What you should do:
Leave the pictures out and reproduce, exactly, the lines from the one with "Regarding the scene" through the end of the entries below.

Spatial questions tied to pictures
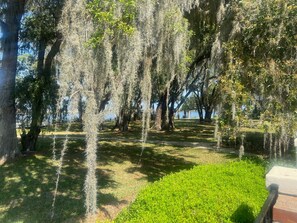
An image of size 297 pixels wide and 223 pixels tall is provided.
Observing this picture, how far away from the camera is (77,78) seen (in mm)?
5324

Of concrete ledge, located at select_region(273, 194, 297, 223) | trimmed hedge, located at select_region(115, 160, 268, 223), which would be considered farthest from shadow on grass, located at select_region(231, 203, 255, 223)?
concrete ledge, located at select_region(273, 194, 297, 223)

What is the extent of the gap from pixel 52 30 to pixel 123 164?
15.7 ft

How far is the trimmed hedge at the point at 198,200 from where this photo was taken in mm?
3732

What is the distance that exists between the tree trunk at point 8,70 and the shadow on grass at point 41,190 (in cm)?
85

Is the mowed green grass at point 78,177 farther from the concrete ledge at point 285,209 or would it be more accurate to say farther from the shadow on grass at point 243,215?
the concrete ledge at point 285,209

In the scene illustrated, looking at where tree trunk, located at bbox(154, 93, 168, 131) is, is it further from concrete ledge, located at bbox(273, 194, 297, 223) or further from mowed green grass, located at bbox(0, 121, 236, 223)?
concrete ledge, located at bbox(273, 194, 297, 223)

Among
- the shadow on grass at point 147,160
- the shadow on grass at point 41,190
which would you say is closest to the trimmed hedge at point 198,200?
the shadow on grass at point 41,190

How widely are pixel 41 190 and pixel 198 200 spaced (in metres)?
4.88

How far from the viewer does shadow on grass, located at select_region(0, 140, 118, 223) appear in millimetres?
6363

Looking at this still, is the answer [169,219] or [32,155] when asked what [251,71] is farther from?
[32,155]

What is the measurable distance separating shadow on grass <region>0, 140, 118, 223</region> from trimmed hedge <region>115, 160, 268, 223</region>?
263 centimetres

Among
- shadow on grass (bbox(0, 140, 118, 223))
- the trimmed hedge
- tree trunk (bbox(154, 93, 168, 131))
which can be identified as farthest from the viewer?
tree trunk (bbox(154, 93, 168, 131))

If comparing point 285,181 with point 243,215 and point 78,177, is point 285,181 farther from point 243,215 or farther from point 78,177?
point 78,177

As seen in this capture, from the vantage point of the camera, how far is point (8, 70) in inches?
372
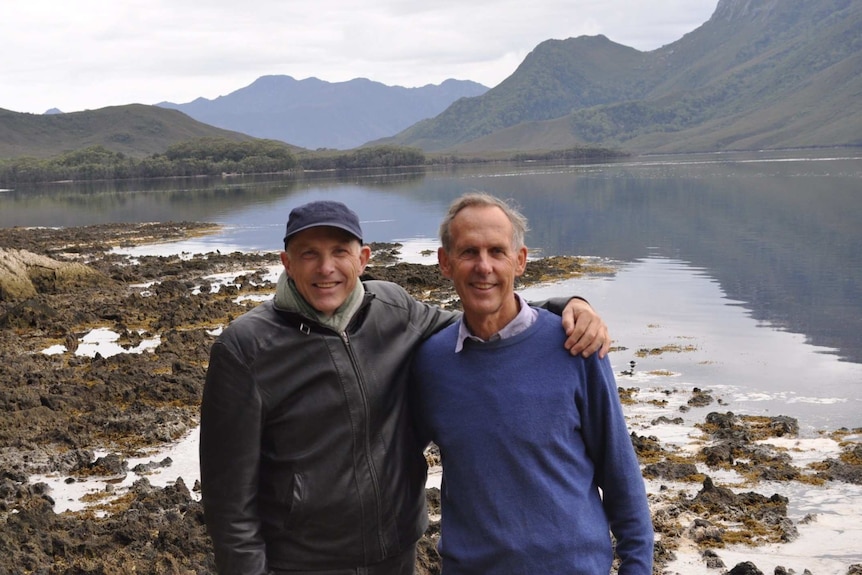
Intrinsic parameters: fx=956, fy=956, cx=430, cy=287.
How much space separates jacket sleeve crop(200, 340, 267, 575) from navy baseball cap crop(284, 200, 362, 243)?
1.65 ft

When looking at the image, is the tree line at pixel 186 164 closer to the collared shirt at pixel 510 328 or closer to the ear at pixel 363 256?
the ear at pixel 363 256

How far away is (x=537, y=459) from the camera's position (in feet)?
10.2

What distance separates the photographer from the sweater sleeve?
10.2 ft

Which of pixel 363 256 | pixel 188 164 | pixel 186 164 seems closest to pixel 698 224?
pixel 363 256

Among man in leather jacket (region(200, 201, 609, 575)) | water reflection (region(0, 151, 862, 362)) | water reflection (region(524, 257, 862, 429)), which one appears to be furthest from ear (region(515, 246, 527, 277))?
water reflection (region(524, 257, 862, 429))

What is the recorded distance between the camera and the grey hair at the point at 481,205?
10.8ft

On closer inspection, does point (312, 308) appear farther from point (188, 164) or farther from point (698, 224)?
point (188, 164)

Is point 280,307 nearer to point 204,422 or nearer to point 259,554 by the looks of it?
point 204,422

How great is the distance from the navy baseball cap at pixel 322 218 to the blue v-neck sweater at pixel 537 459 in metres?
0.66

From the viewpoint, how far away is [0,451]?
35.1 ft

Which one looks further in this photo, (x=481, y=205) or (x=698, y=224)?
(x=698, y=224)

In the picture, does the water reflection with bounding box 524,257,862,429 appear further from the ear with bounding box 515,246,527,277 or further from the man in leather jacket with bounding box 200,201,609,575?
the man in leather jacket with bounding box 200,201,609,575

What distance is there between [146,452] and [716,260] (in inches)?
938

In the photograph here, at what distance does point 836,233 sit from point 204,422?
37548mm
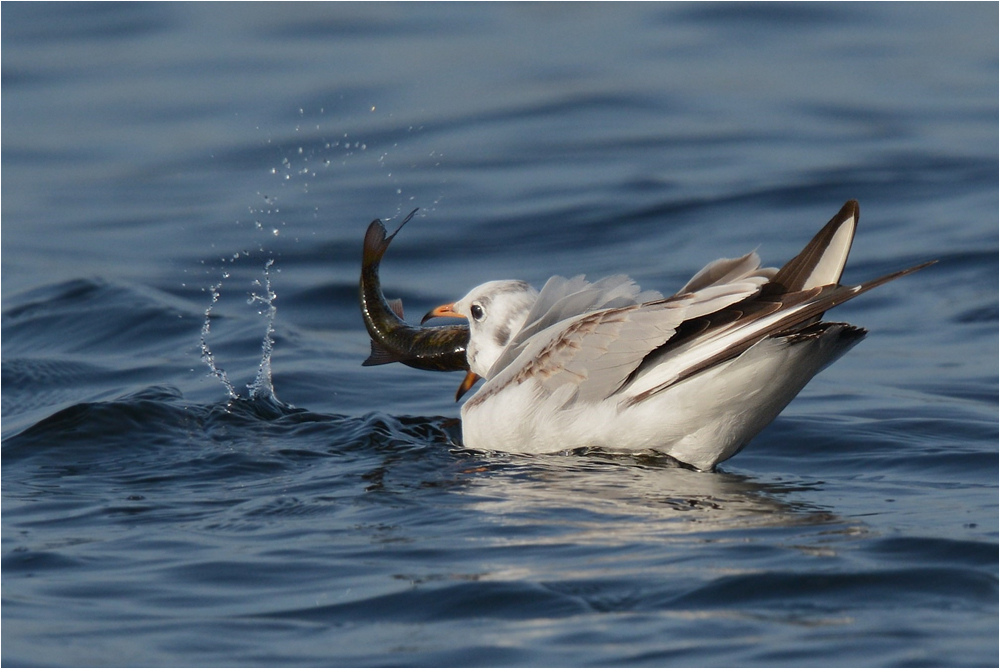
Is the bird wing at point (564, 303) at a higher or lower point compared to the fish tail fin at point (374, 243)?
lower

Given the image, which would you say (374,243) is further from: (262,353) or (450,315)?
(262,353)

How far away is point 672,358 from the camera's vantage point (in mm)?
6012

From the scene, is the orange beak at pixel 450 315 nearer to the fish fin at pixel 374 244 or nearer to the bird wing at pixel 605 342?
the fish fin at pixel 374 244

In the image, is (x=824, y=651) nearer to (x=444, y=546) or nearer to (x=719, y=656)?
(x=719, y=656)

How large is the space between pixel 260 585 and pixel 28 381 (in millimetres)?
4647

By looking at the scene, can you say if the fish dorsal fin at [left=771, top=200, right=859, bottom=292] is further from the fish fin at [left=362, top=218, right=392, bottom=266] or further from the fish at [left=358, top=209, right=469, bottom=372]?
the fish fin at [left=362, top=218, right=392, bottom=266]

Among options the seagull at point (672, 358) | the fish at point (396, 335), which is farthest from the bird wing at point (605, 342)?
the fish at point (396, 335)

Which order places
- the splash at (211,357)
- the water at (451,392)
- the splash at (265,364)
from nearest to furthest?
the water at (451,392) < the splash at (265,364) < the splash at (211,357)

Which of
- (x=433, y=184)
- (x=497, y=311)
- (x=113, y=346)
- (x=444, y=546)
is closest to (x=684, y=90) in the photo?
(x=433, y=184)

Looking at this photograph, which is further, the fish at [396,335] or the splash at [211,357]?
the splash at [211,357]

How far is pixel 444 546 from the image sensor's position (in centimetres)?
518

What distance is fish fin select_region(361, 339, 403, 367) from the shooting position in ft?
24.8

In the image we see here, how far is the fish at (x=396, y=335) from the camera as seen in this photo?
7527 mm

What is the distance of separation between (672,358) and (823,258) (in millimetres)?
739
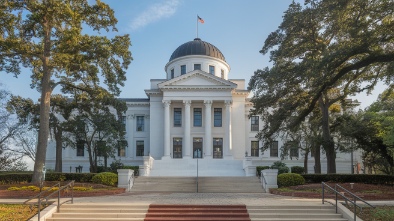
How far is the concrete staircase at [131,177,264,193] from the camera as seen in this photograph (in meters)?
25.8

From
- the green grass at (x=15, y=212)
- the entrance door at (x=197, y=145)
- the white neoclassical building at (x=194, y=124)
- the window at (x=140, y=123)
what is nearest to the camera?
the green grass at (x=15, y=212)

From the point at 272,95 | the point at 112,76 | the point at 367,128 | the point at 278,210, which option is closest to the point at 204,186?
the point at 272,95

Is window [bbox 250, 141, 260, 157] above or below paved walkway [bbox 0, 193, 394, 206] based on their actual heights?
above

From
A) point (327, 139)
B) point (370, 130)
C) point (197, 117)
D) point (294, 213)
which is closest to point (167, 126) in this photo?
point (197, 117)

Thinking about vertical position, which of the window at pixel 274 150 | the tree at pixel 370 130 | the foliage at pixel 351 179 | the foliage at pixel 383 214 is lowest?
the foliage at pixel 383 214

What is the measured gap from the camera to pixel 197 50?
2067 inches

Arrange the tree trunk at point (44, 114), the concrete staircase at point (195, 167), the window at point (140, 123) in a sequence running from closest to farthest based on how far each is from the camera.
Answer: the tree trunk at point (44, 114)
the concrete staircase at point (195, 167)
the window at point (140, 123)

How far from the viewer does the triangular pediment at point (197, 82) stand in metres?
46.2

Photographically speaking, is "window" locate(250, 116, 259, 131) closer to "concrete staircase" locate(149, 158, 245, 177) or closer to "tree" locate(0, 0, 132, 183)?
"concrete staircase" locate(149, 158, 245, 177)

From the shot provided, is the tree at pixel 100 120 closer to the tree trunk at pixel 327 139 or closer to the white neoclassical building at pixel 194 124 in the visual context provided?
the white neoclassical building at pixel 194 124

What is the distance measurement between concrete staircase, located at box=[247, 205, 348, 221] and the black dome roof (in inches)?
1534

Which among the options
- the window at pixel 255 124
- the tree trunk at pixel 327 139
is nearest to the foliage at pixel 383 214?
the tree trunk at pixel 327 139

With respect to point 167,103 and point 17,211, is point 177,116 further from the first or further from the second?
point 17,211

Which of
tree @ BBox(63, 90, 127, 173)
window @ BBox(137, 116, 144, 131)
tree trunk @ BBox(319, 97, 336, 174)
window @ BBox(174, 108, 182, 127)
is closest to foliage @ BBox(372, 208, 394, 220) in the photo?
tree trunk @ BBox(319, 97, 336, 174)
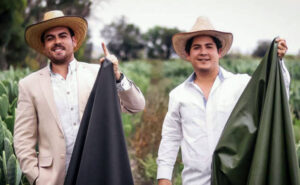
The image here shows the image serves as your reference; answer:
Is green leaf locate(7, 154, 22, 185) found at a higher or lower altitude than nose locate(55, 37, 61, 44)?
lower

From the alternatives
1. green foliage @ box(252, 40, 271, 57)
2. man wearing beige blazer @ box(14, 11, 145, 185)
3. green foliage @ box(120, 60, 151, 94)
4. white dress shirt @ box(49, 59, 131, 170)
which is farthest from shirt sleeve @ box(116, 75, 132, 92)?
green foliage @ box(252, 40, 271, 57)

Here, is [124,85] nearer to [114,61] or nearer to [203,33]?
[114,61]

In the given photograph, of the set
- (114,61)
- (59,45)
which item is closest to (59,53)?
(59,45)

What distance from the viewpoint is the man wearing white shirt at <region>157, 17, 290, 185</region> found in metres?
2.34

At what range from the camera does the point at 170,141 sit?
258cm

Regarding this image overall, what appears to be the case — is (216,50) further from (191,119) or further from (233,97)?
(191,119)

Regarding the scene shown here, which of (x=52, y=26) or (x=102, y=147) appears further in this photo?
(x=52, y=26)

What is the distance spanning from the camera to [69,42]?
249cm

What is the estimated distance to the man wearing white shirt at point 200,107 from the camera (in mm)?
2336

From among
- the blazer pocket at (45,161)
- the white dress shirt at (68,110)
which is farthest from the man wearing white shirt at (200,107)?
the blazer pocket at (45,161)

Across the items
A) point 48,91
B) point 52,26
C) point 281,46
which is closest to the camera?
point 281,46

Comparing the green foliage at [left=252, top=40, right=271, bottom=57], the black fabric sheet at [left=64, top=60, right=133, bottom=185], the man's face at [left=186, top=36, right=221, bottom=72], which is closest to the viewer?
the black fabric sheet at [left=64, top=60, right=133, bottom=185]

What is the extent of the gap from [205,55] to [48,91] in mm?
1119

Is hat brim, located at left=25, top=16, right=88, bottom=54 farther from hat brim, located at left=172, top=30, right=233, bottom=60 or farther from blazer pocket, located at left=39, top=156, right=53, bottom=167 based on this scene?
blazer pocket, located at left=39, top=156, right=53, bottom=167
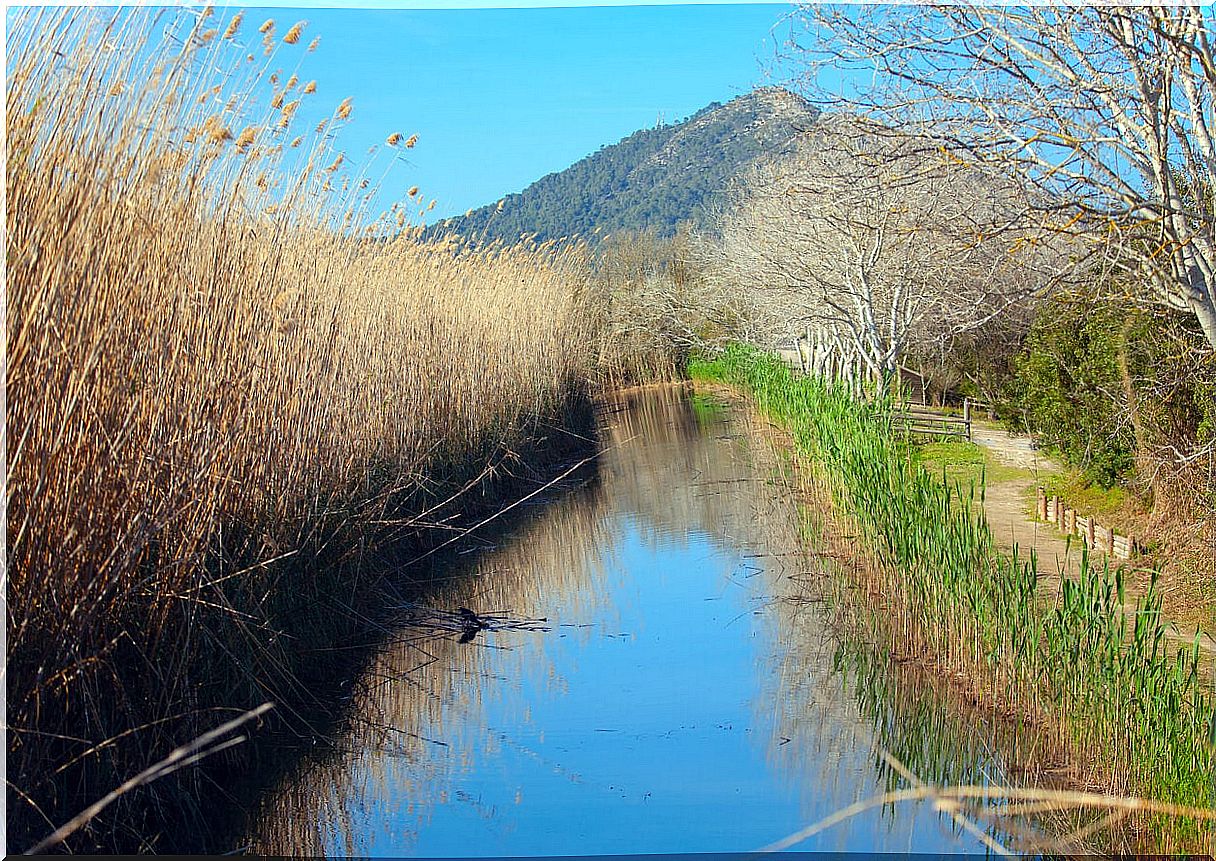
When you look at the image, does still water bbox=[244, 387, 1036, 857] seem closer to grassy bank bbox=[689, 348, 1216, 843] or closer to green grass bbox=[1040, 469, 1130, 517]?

Complete output:
Regarding the scene shown here, which of (x=52, y=26) or (x=102, y=147) appears further in this photo?
(x=52, y=26)

What is the distance spanning from the camera to [69,42]?
249cm

What is the estimated distance to the man wearing white shirt at point 200,107 from the camera (in mm)?
2336

From among
- the blazer pocket at (45,161)
- the white dress shirt at (68,110)
which is farthest from the man wearing white shirt at (200,107)?
the blazer pocket at (45,161)

Across the items
A) point 48,91
B) point 52,26
C) point 281,46
which is closest to the camera?
point 281,46

Comparing the green foliage at [left=252, top=40, right=271, bottom=57], the black fabric sheet at [left=64, top=60, right=133, bottom=185], the man's face at [left=186, top=36, right=221, bottom=72], which is closest to the viewer?
the black fabric sheet at [left=64, top=60, right=133, bottom=185]

What is the extent of the gap from [205,55] to [48,91] in mm?
1119

Is hat brim, located at left=25, top=16, right=88, bottom=54 farther from hat brim, located at left=172, top=30, right=233, bottom=60 or farther from blazer pocket, located at left=39, top=156, right=53, bottom=167 based on this scene?
blazer pocket, located at left=39, top=156, right=53, bottom=167
When you look at the image, does still water bbox=[244, 387, 1036, 857] seem closer to grassy bank bbox=[689, 348, 1216, 843] or closer to green grass bbox=[1040, 469, 1130, 517]?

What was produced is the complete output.